Obama's bipartisanship "was as much about style, collegiality and civilness as it was actual movement on issues," said state Sen. Kirk W. Dillard, who was Obama's closest Republican ally in the Illinois legislature. Obama did compromise on major bills on ethics and the death penalty as a state senator, but there were limits, Dillard said: "He always listened to the other side and would move to some degree, but his bipartisanship was clearly about the tone and the way you treat one another . . . and trying to understand the other side -- and not necessarily all about caving in."
The president himself emphasized tone more than the results of congressional roll calls last week. "We're not going to get 100 percent agreement and we might not even get a 50 percent agreement, but I do think that people appreciate me walking them through my thought process," he said. "I hope that I communicated my sincere desire to get good ideas from everybody. And my attitude is that this is the first major piece of legislation that we've been working on the Hill and that over time some of these habits of consultation and mutual respect will take over. But old habits die hard."

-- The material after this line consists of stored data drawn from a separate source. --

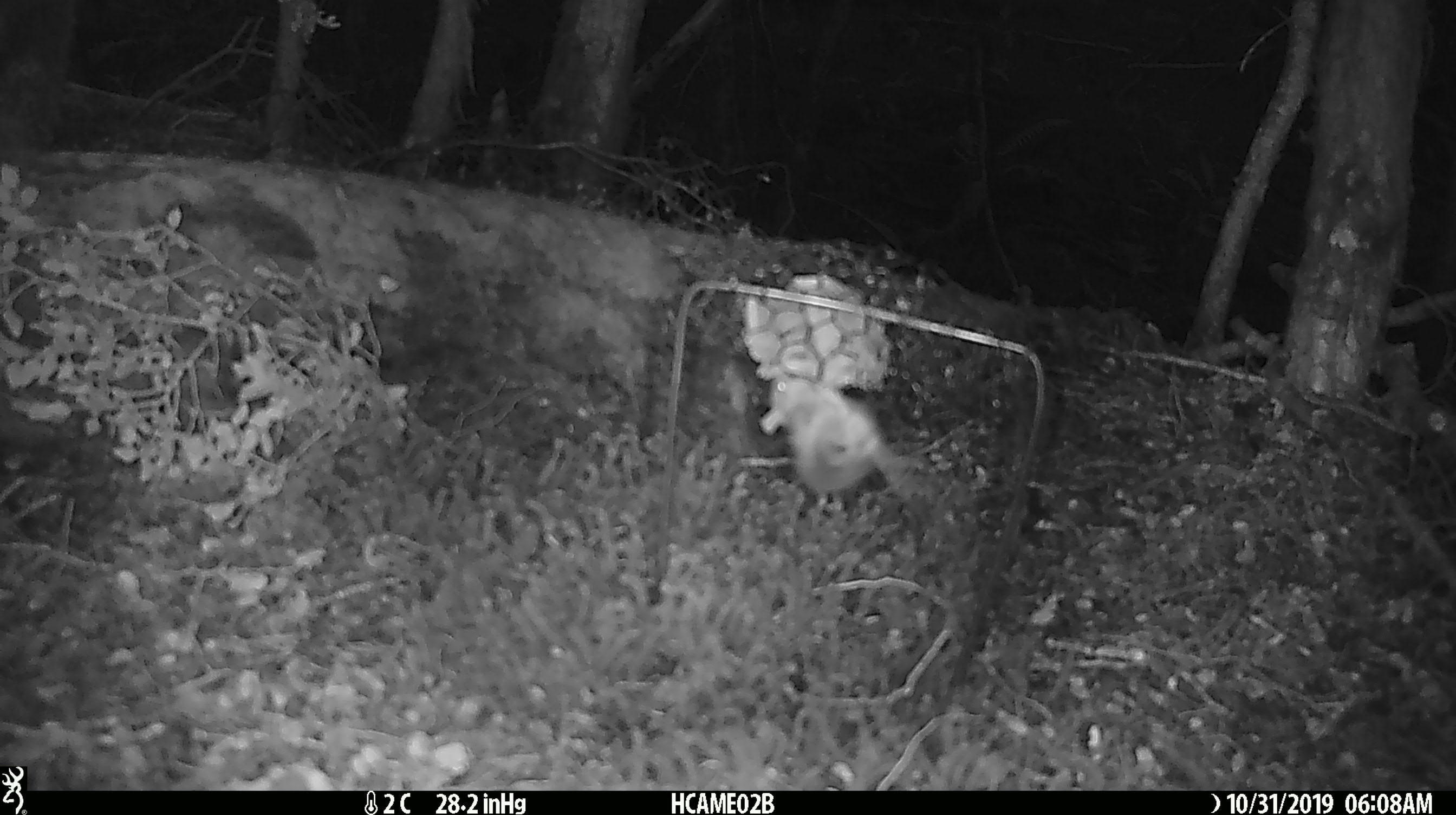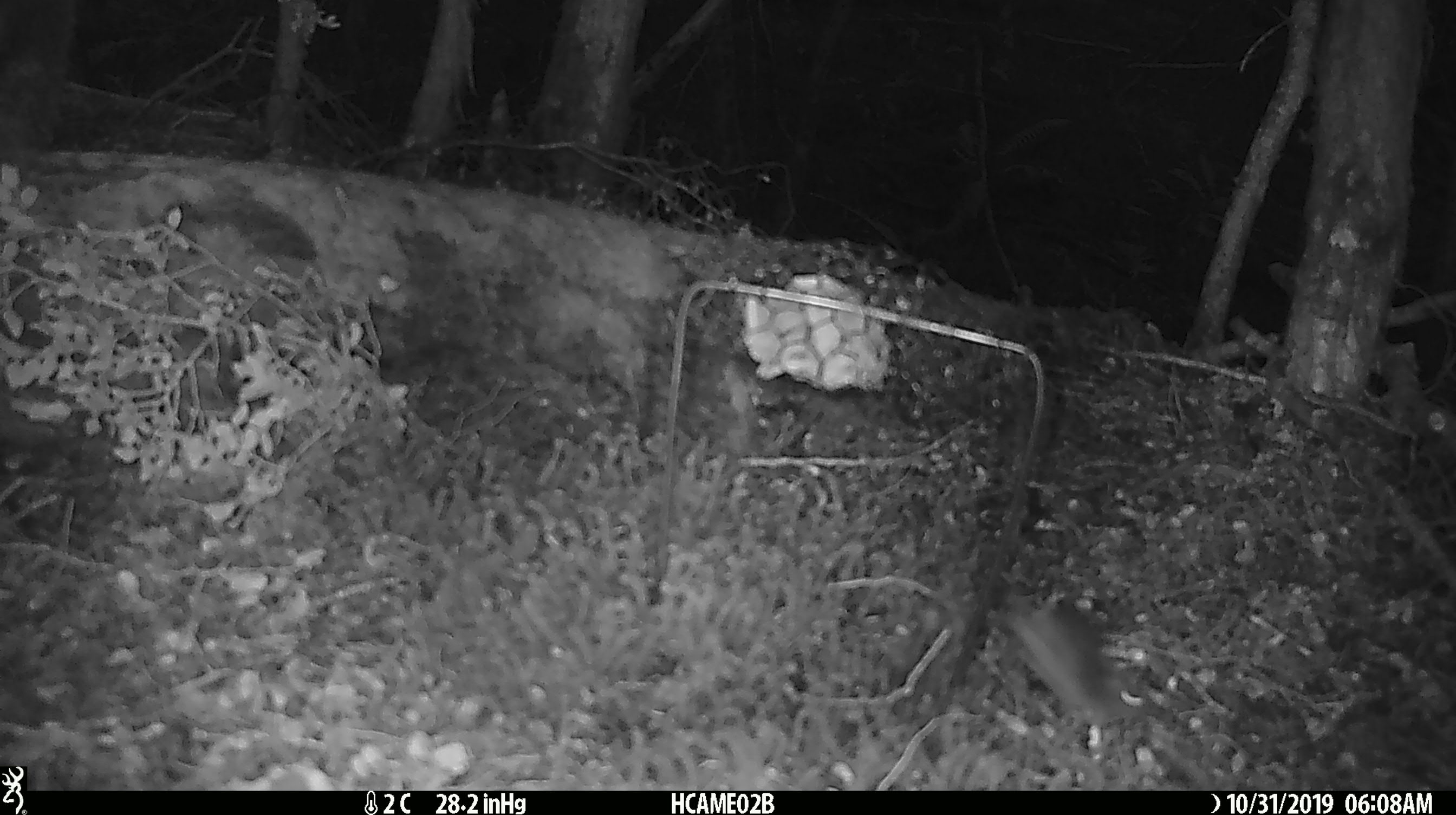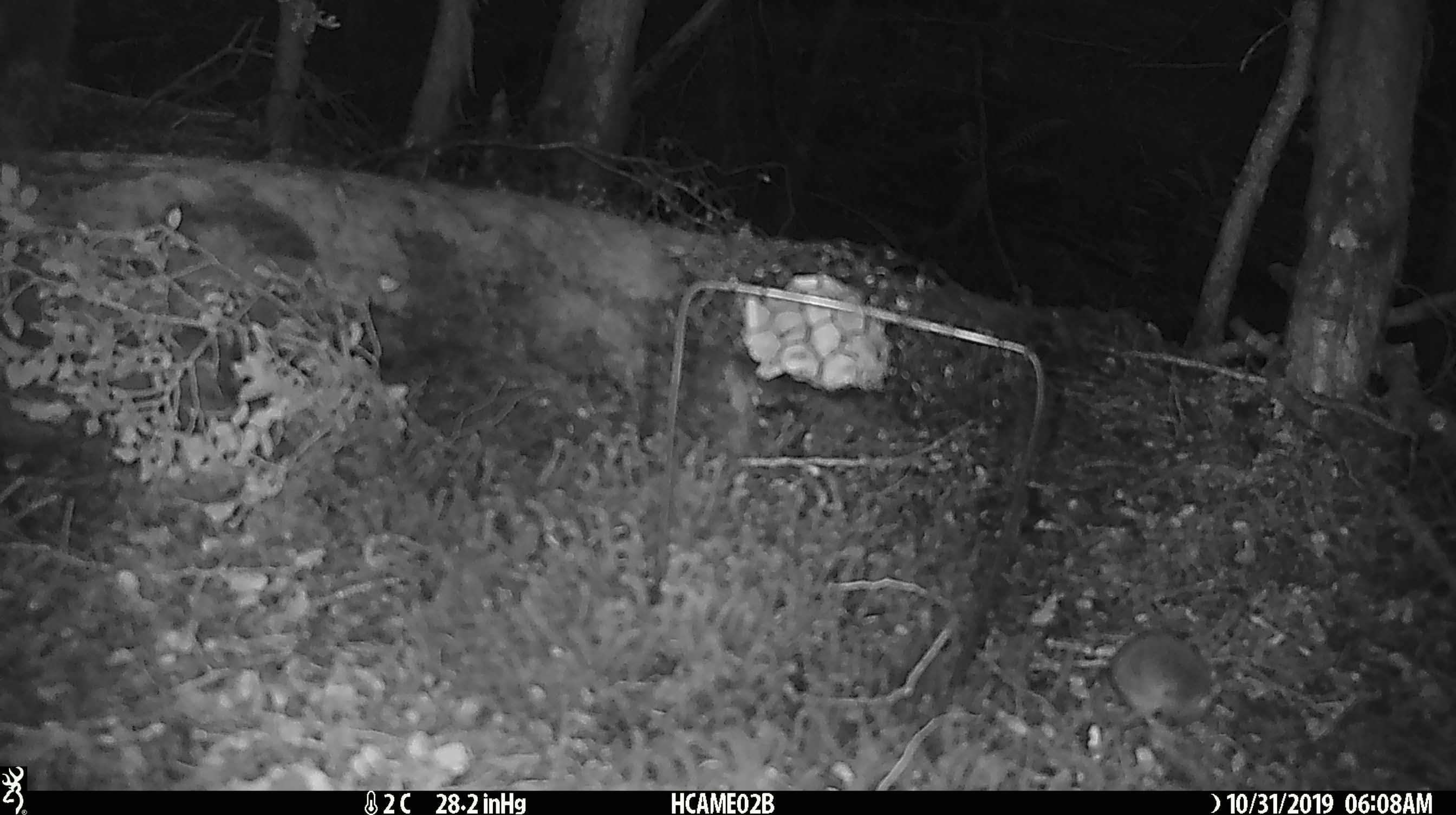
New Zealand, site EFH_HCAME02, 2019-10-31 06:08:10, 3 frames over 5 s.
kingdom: Animalia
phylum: Chordata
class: Mammalia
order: Rodentia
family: Muridae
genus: Mus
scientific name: Mus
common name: mouse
Mouse (Mus).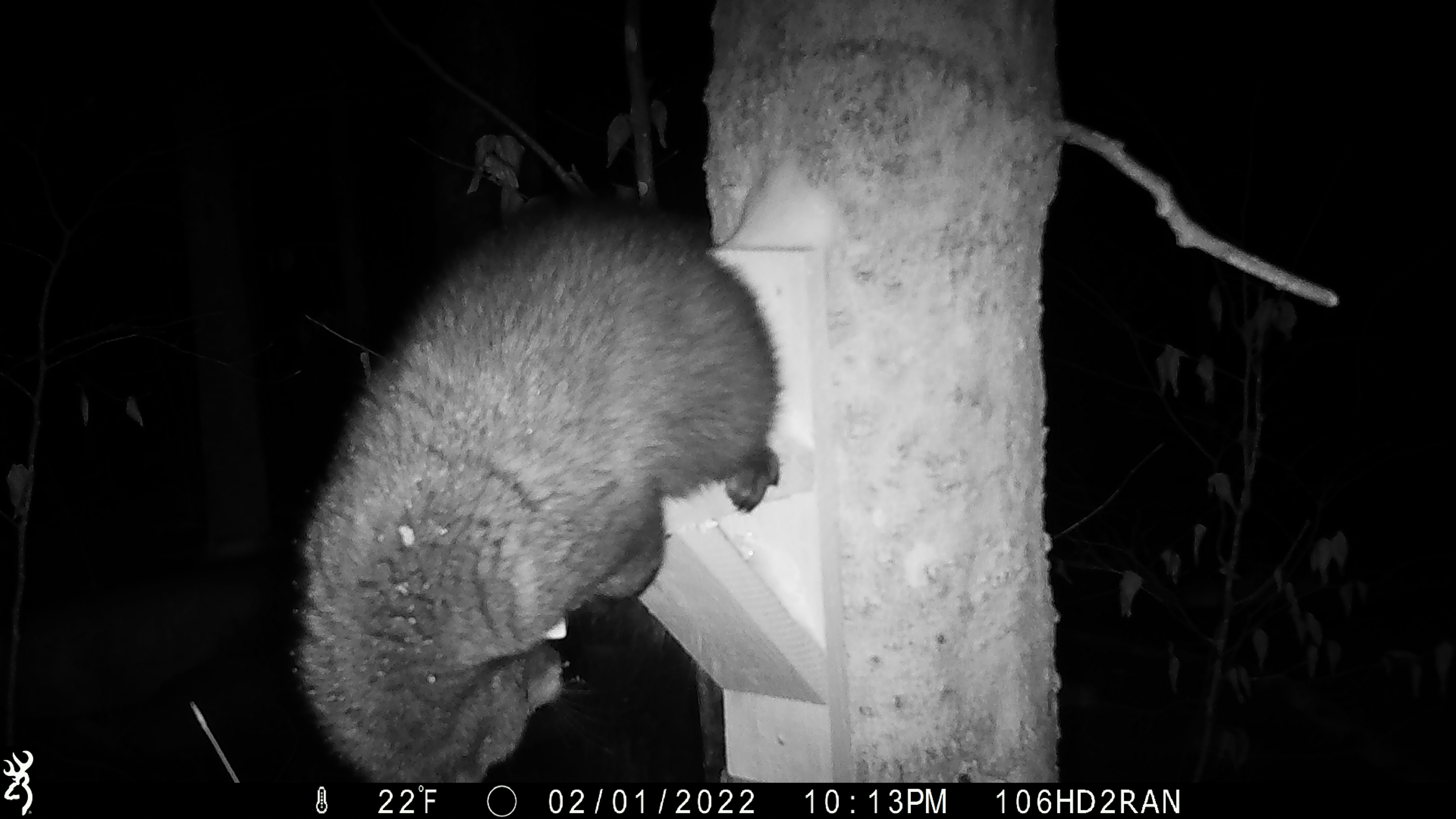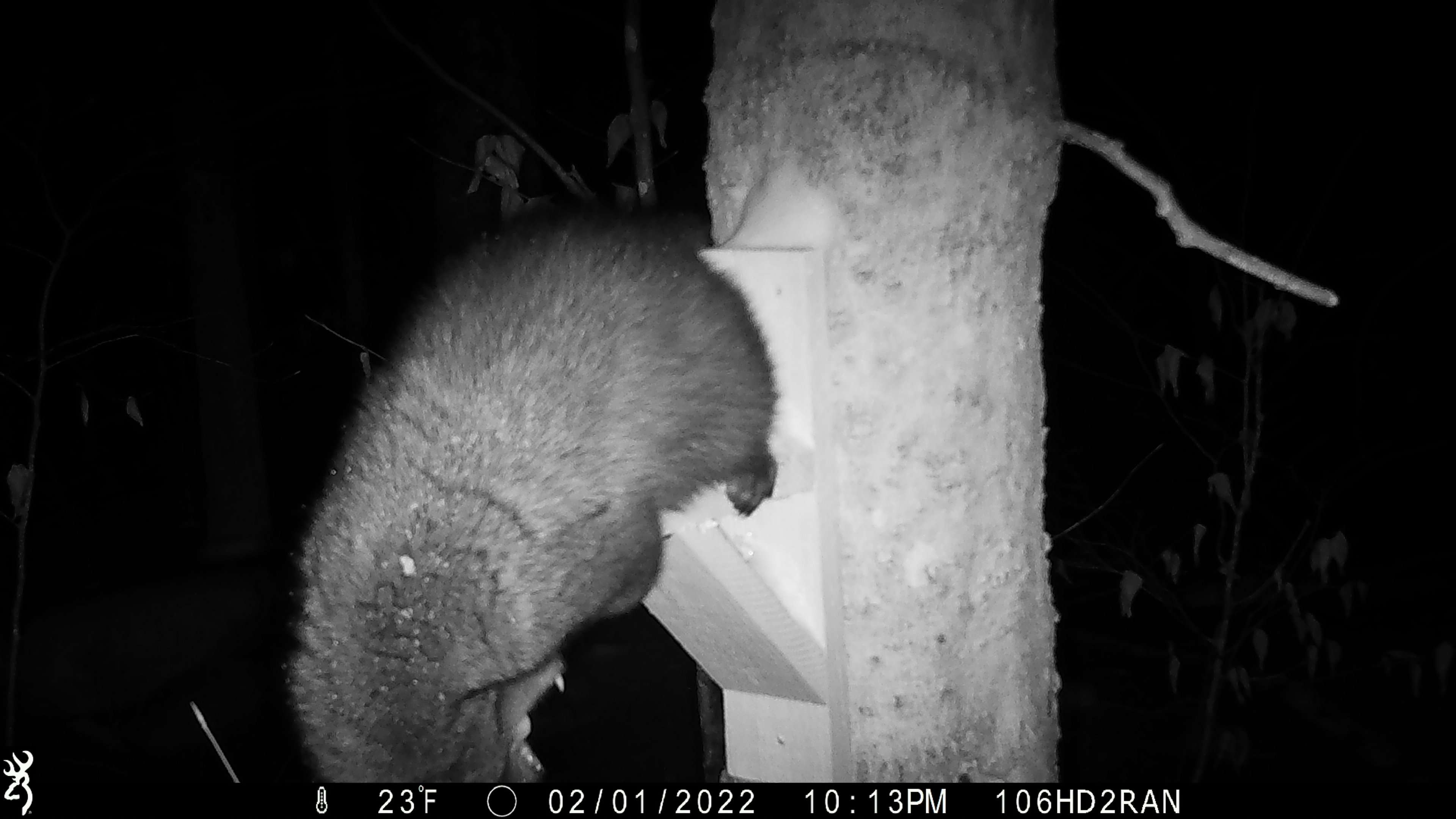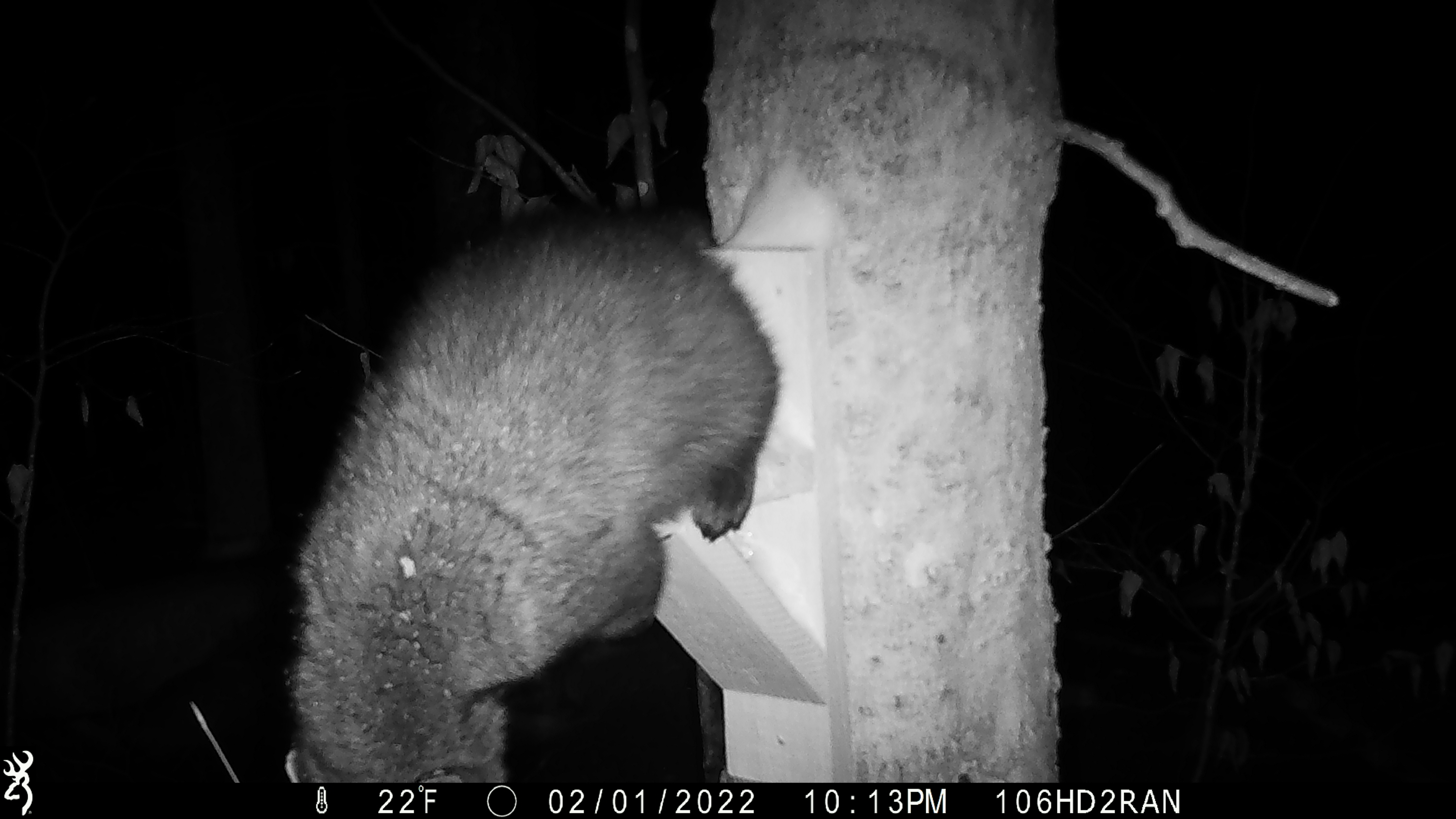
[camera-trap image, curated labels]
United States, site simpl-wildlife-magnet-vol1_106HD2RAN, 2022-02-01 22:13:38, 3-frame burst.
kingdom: Animalia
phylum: Chordata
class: Mammalia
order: Carnivora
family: Mustelidae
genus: Pekania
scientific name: Pekania pennanti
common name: fisher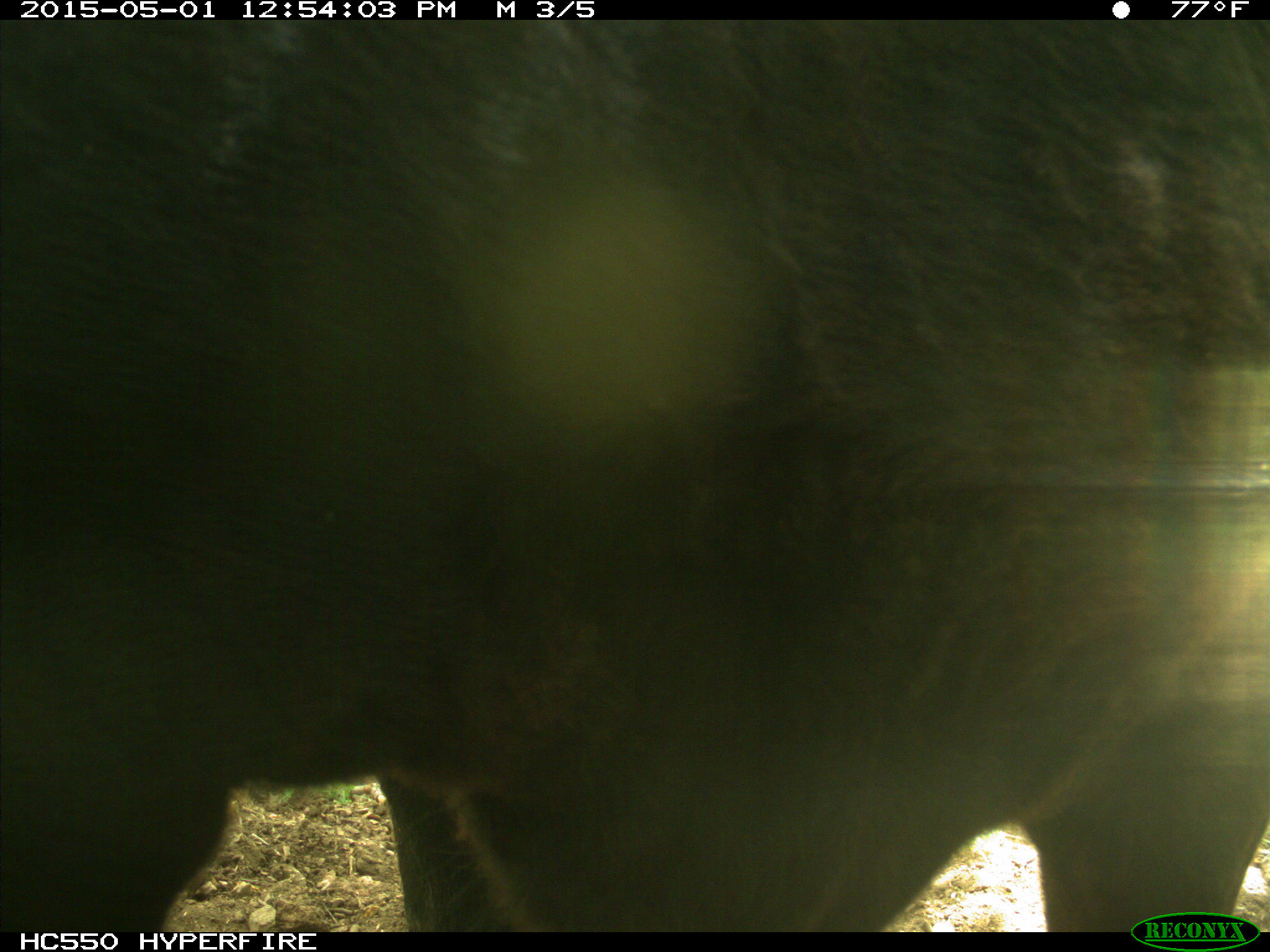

Others in the White House rejected the notion that the failure to garner any Republican votes on the stimulus bill represented a conclusive defeat for Obama's call for comity. "There can't be this absurd test on Obama that you try to be bipartisan, but you only got however many votes you get, so you failed," one senior aide said.
White House press secretary Robert Gibbs noted that the stimulus bill still has several rounds of voting in front of it, in the Senate and then again in both chambers after a conference committee hashes out differences -- and he predicted that efforts to reach out to Republicans would yet pay dividends.